Proceed the proof by contradiction: suppose $b_n,b_{n+1},...b_{2n}$ are all equal to $0$. Then the sum $\sum_{i=1}^{n-1}\frac{1}{2^i}\left(b_i+\frac{b_i^2}{2^{i+1}}\right)$ is in the form of $1-\frac{x}{2^{2n-1}}$.
But $$\sum_{i=2n+1}^\infty\frac{1}{2^i}\left(b_i+\frac{b_i^2}{2^{i+1}}\right)<\frac{1}{2^{2n-1}}$$by lemma.
Q.E.D.
Is this proof correct? I am also happy for an alternative (and hopefully shorter) solution.
The flaw in your proof was pointed out in the comments, so let me show you my approach
Assume $\sqrt 3$ has all digits $b_i=0$ for $i\in\{n,...,2n\}$ (these are $n+1$ digits).

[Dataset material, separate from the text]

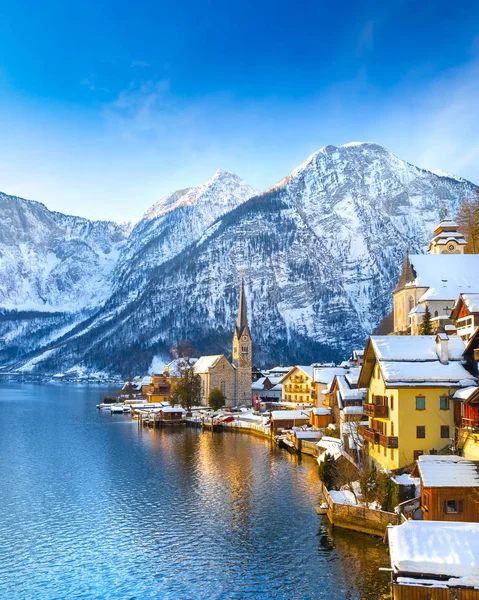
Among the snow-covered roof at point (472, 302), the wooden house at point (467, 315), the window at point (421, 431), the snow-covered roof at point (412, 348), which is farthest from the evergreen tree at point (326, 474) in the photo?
the snow-covered roof at point (472, 302)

Write
$$\sqrt 3\cdot 2^{n-1}=N + \epsilon= b_1\cdots b_{n-1}.\underbrace{0\cdots0}_{n+1}b_{2n+1}\cdots$$
where $N=b_1\cdots b_{n-1}\in\Bbb N$ is the integer part, and $\epsilon=0.b_{n}b_{n+1}\cdots\in(0,1)$ is the fractional part (which is stricly positive because of the irrationality of $\sqrt{3}$). We have $N< 1.8\cdot 2^{n-1}$ (with $1.8$ being a rough upper bound for $\sqrt 3$). Further, $\epsilon$ must have zeros as the first $n+1$ digits $b_n,...,b_{2n}$. So the largest possible value is
$$\epsilon \le 0.\underbrace{0\dots0}_{n+1}\overline 1=0.\underbrace{0\cdots 0}_n1=\frac1{2^{n+1}}$$
Now observe that
$$\underbrace{3\cdot 2^{2n-2}}_{\text{integer}}=(\sqrt 3\cdot2^{n-1})^2=N^2+2N\epsilon+\epsilon^2.$$
The left side is an integer, and so is $N^2$. Note that $0<2N\epsilon< 0.9$. And finally, since $\epsilon^2<1/2^{2n+2}<0.1$, we cannot close the gap to make the right side a whole integer too.